The stone is pretty well-known, or precious, in the Dominican Republic, so said the woman who sold it to me. More than half of the jewelry in that small gift shop in the Dominican had the same stone that is on the ring I wear on my left middle finger.
And no, I don’t flip that bird so you can see how pretty the ring is haha!
My high school senior class went to the Dominican Republic for our senior class trip, and I know this is a cliche, but it was one of the most amazing times of my life. It brought my tiny class of eight together, even though only six of us went. When the six of us came back, we were able to share our experiences with the others, and bring the closeness we’d shared with each other to the other two. At least, that’s what I felt.
Now every time I look at this ring, I’m reminded of several things…
I’m reminded of our time in the Dominican Republic. How we stayed in the beautiful Score hotel. How we made friends with people from the other school that stayed there by playing “Keep Away” in the pool, and spending time with each other on Catalina Island. How I refused to jump off a boat or a cliff into the crystal blue water, but still had the time of my life watching as my fearless friends did it.
But I also remember being extremely impacted by the children in the villages and orphanages we played with. How we played basketball with them, or climbed playground sets. How we let them braid our hair, and take pictures with our cameras. How we were all covered in stickers from head-to-toe, and were completely content with just being with each other for a few hours. Nothing else in the world matter in those moments. Simplicity.
And those things brought my senior class together. Being that close to all of your classmates was something I was sort of used to since I’d always attended small, private Christian schools. Being a part of that small, high school senior class reminded me of my five-person third grade class at Light of the World in Atlanta. There were two boys and three girls. And we were all best friends.
I still think of them from time-to-time. All of them – my third grade classmates, and my senior-year classmates, and the times we had with each other. I keep in contact with a few out of them all. It’s amazing to see how far we’ve all come since being a kid or being a teenager.

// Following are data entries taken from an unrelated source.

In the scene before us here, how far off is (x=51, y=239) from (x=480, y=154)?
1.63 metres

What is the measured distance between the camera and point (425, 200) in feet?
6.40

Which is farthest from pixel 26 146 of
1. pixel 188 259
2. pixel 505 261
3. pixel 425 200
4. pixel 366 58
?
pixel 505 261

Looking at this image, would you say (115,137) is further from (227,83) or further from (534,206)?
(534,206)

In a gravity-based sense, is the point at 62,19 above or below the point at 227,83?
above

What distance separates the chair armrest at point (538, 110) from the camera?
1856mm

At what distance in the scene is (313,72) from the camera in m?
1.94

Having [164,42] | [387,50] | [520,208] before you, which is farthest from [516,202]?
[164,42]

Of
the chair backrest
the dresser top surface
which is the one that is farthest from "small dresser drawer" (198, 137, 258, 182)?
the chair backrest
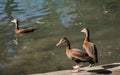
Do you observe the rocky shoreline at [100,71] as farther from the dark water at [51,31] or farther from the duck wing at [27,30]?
the duck wing at [27,30]

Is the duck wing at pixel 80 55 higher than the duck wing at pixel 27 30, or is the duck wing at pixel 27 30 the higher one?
the duck wing at pixel 80 55

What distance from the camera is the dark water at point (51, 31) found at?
13.8 m

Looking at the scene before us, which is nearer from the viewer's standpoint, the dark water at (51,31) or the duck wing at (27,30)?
the dark water at (51,31)

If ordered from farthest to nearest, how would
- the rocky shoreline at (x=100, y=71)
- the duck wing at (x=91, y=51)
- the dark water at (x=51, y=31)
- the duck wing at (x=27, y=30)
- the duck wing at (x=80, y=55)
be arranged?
1. the duck wing at (x=27, y=30)
2. the dark water at (x=51, y=31)
3. the duck wing at (x=91, y=51)
4. the duck wing at (x=80, y=55)
5. the rocky shoreline at (x=100, y=71)

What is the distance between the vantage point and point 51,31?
17359 millimetres

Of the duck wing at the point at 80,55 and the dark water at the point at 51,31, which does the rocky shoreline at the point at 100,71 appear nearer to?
the duck wing at the point at 80,55

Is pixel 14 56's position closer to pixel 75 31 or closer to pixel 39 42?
pixel 39 42

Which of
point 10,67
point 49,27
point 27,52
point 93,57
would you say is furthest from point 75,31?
point 93,57

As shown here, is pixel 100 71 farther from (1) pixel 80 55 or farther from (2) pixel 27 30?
(2) pixel 27 30

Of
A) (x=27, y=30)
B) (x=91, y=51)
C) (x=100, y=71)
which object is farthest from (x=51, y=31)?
(x=100, y=71)

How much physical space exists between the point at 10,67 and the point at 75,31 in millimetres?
4189

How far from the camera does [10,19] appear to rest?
20.1 meters

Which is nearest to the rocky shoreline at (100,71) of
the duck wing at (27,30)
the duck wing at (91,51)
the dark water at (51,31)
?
the duck wing at (91,51)

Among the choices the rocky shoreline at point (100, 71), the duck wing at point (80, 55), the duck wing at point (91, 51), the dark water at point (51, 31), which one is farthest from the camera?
the dark water at point (51, 31)
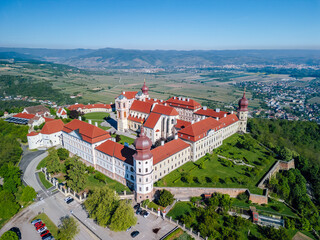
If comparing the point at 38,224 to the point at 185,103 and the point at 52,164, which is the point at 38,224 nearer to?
the point at 52,164

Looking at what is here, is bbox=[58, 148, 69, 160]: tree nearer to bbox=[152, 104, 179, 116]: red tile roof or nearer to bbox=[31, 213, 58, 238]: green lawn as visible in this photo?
bbox=[31, 213, 58, 238]: green lawn

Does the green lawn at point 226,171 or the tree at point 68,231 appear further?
the green lawn at point 226,171

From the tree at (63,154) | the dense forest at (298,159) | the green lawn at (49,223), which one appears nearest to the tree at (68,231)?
the green lawn at (49,223)

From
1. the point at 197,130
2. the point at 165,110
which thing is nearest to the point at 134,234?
the point at 197,130

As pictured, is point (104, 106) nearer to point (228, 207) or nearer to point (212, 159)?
point (212, 159)

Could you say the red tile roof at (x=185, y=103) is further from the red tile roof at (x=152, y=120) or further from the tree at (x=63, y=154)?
the tree at (x=63, y=154)

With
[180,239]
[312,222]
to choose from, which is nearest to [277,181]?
[312,222]

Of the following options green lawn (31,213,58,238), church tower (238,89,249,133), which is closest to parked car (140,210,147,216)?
green lawn (31,213,58,238)
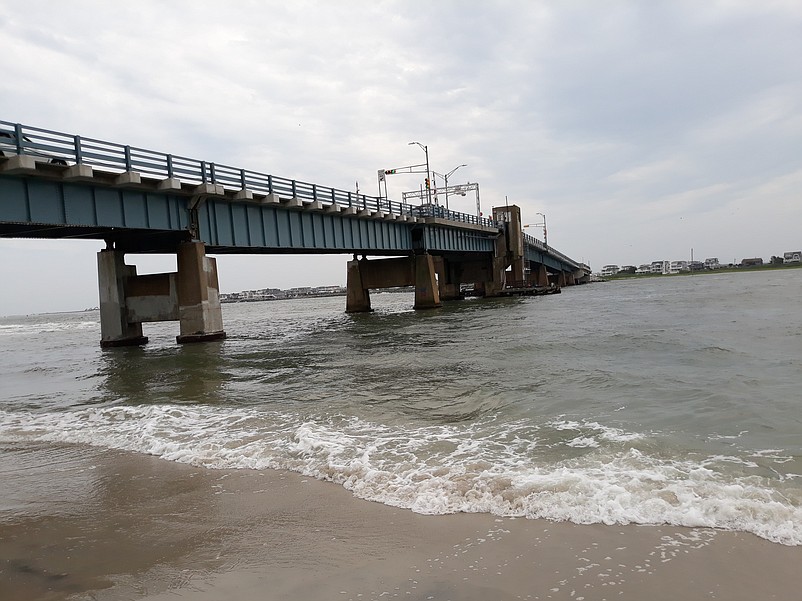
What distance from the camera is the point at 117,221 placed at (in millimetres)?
24719

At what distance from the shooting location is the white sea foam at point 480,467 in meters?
5.53

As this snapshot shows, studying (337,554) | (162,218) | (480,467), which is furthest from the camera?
(162,218)

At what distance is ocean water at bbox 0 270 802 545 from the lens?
6.03 meters

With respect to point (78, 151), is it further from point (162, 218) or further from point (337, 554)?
point (337, 554)

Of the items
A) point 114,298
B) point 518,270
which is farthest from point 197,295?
point 518,270

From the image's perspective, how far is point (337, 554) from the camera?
4.93 m

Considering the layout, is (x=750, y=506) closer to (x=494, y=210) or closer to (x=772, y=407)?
(x=772, y=407)

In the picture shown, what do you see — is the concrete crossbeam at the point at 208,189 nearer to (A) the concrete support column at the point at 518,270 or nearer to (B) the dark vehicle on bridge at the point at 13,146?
(B) the dark vehicle on bridge at the point at 13,146

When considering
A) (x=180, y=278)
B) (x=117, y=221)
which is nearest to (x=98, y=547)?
(x=117, y=221)

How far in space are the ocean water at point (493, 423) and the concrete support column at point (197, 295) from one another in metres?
8.35

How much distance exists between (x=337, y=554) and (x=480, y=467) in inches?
105

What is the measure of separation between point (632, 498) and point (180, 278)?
2726 centimetres

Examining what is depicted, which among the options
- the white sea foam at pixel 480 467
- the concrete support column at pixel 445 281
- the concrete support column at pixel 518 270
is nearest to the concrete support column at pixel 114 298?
the white sea foam at pixel 480 467

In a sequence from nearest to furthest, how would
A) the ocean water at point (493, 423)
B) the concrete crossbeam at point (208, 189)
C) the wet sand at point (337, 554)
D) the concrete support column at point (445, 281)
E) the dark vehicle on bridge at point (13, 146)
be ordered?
the wet sand at point (337, 554)
the ocean water at point (493, 423)
the dark vehicle on bridge at point (13, 146)
the concrete crossbeam at point (208, 189)
the concrete support column at point (445, 281)
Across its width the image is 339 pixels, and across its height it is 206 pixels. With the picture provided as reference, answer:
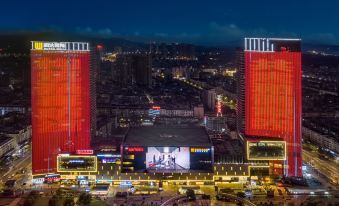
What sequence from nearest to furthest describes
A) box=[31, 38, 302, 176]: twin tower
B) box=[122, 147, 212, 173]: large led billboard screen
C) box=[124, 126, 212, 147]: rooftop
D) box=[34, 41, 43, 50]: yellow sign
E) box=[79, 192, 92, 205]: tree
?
box=[79, 192, 92, 205]: tree < box=[122, 147, 212, 173]: large led billboard screen < box=[31, 38, 302, 176]: twin tower < box=[124, 126, 212, 147]: rooftop < box=[34, 41, 43, 50]: yellow sign

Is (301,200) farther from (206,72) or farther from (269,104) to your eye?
(206,72)

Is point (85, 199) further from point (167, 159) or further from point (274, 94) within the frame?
point (274, 94)

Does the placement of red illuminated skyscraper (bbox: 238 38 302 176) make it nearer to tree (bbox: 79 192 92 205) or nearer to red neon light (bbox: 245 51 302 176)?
red neon light (bbox: 245 51 302 176)

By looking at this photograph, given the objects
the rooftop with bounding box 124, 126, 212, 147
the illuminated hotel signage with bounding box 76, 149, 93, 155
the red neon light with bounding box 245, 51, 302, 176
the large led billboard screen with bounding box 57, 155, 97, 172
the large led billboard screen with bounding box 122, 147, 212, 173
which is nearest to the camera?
the large led billboard screen with bounding box 57, 155, 97, 172

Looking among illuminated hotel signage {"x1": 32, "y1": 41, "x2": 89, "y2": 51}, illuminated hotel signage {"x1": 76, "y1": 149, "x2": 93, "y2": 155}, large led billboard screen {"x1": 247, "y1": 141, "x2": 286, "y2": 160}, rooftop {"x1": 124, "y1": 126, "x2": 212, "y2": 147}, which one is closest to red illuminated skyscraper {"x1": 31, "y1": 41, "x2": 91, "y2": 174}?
illuminated hotel signage {"x1": 32, "y1": 41, "x2": 89, "y2": 51}

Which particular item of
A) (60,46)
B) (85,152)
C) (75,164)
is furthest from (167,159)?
(60,46)

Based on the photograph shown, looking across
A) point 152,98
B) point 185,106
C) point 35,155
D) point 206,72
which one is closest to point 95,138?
point 35,155

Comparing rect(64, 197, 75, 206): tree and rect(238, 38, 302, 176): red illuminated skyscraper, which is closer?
rect(64, 197, 75, 206): tree
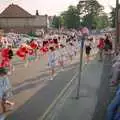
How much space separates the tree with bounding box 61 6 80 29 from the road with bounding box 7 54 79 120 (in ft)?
359

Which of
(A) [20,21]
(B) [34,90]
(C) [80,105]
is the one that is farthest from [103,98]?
(A) [20,21]

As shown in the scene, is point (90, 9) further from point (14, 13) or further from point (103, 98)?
point (103, 98)

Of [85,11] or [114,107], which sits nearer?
[114,107]

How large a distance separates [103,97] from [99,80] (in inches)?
173

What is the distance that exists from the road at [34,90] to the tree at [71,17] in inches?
4306

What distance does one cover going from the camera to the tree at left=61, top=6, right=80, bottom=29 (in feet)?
443

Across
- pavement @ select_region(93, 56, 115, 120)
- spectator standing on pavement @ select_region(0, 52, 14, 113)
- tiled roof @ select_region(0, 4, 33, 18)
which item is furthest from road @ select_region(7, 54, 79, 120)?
tiled roof @ select_region(0, 4, 33, 18)

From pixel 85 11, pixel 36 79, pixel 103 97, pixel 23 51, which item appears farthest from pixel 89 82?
pixel 85 11

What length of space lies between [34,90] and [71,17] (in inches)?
4951

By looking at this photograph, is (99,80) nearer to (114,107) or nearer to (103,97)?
(103,97)

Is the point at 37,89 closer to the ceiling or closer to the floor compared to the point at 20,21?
closer to the floor

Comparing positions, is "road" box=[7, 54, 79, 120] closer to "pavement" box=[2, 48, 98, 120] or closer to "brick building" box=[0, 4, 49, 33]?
"pavement" box=[2, 48, 98, 120]

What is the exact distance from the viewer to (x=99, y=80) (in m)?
18.4

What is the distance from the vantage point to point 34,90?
15.7m
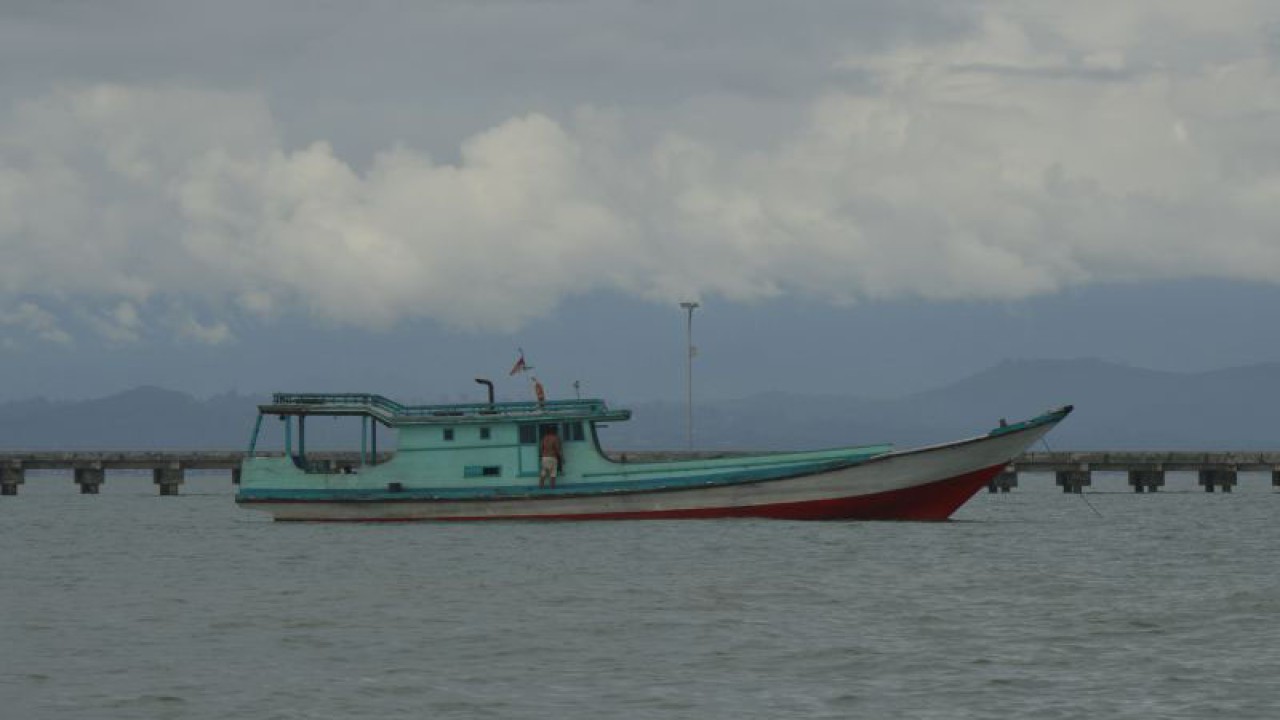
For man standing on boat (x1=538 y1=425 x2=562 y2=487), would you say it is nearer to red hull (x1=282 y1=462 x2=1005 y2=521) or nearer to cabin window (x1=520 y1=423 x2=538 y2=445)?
cabin window (x1=520 y1=423 x2=538 y2=445)

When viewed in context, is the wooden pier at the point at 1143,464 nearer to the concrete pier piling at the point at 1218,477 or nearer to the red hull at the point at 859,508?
the concrete pier piling at the point at 1218,477

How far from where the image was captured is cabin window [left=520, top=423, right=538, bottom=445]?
2336 inches

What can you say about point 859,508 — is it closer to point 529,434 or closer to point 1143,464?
point 529,434

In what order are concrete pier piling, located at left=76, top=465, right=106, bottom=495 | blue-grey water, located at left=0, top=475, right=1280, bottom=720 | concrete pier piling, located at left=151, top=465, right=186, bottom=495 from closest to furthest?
blue-grey water, located at left=0, top=475, right=1280, bottom=720
concrete pier piling, located at left=76, top=465, right=106, bottom=495
concrete pier piling, located at left=151, top=465, right=186, bottom=495

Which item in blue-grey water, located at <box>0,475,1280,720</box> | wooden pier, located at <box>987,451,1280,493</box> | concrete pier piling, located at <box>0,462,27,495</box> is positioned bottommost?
blue-grey water, located at <box>0,475,1280,720</box>

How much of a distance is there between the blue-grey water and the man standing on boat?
172 centimetres

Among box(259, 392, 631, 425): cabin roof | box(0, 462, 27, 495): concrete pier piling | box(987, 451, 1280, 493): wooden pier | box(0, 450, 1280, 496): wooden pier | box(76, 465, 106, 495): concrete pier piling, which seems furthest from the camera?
box(0, 462, 27, 495): concrete pier piling

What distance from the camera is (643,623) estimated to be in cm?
3684

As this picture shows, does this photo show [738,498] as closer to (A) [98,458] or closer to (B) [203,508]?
(B) [203,508]

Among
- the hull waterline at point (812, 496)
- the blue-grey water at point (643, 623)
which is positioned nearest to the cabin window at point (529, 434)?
the hull waterline at point (812, 496)

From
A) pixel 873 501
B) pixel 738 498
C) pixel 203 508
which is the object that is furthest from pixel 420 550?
pixel 203 508

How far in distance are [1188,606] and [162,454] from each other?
80448 millimetres

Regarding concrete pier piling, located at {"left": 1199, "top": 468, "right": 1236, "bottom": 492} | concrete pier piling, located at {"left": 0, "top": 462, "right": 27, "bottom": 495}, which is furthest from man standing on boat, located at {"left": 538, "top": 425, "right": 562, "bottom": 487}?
concrete pier piling, located at {"left": 0, "top": 462, "right": 27, "bottom": 495}

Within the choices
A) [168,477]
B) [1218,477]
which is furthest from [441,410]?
[1218,477]
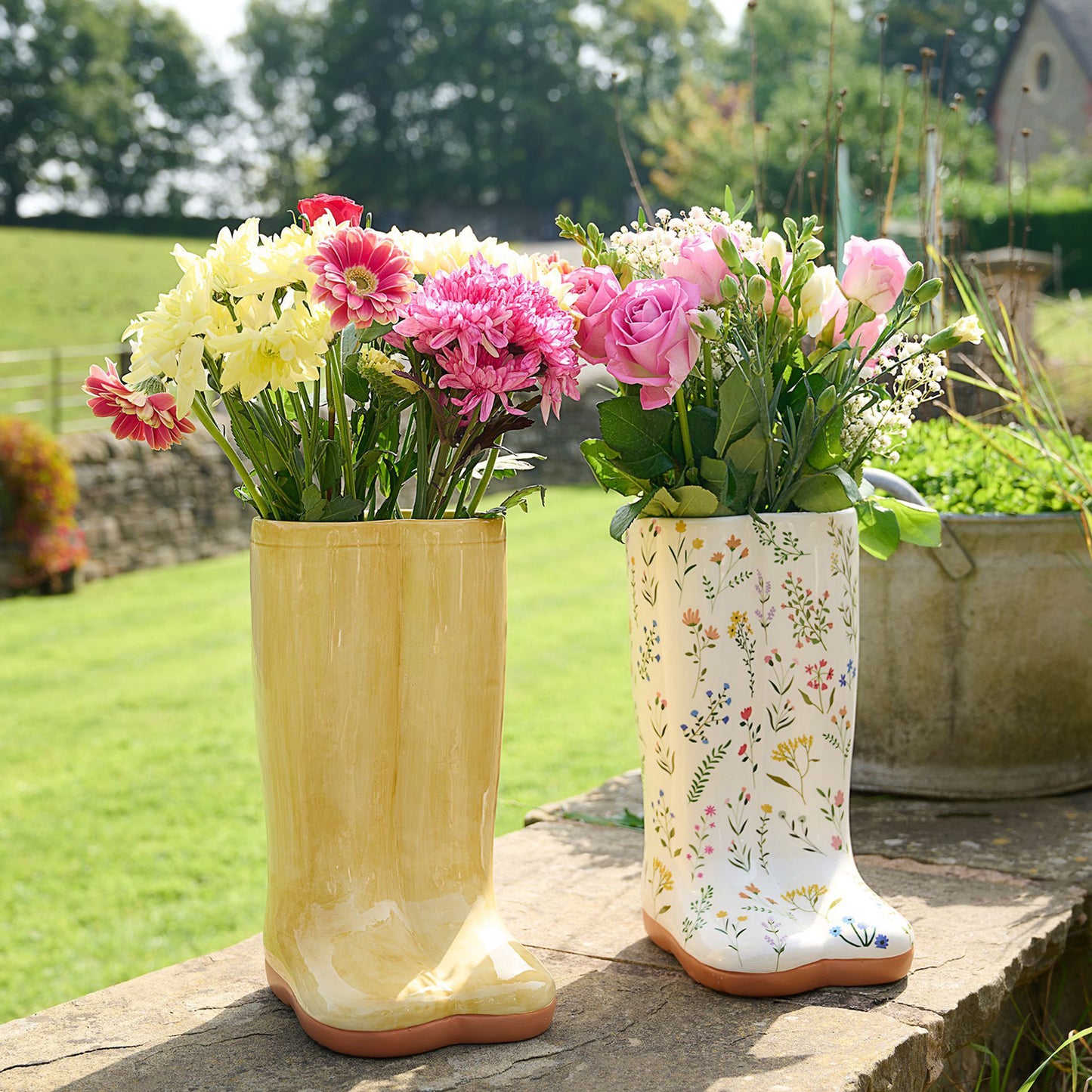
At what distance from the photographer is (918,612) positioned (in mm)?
2201

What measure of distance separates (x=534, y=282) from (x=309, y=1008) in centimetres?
84

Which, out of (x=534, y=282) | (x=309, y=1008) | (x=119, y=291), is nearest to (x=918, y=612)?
(x=534, y=282)

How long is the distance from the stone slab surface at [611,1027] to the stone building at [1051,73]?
959 inches

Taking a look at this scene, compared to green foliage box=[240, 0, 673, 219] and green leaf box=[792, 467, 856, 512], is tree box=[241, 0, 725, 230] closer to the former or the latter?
green foliage box=[240, 0, 673, 219]

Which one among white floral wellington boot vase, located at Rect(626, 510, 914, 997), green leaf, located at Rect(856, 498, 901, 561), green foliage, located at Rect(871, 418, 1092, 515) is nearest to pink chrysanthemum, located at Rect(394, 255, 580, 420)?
white floral wellington boot vase, located at Rect(626, 510, 914, 997)

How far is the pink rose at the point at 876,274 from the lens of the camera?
1.37 m

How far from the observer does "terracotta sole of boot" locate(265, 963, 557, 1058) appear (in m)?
1.25

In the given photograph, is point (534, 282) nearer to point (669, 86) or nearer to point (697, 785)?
point (697, 785)

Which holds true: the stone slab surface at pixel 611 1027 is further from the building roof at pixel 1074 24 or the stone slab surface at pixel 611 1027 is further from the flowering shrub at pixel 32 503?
the building roof at pixel 1074 24

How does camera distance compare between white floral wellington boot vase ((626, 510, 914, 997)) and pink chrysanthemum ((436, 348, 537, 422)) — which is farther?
white floral wellington boot vase ((626, 510, 914, 997))

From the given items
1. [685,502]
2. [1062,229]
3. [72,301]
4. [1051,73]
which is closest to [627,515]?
[685,502]

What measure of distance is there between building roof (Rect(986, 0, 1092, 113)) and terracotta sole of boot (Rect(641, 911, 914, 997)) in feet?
85.9

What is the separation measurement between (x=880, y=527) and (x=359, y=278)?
0.80m

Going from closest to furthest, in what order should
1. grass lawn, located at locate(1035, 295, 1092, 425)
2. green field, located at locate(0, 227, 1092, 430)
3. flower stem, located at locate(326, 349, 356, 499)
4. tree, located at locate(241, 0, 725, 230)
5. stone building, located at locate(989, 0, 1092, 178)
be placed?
flower stem, located at locate(326, 349, 356, 499), grass lawn, located at locate(1035, 295, 1092, 425), green field, located at locate(0, 227, 1092, 430), stone building, located at locate(989, 0, 1092, 178), tree, located at locate(241, 0, 725, 230)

And it’s cool for me to think that, even though both of those classes I was a part of were super small, we still made a huge impact in the lives of each other, and who knows, maybe in the lives of other people, just like those kids in the Dominican influenced our senior class. Even though I don’t keep in touch with everyone, I can’t help but get this feeling in my bones that the times we shared with one another still stick with us, and influence us in some way or another.
They say there’s strength in numbers, and that may be true in most cases. But those tiny classes I was a part of were made from some of the strongest, most influential people in my life.
We were tiny, but mighty in the most important ways.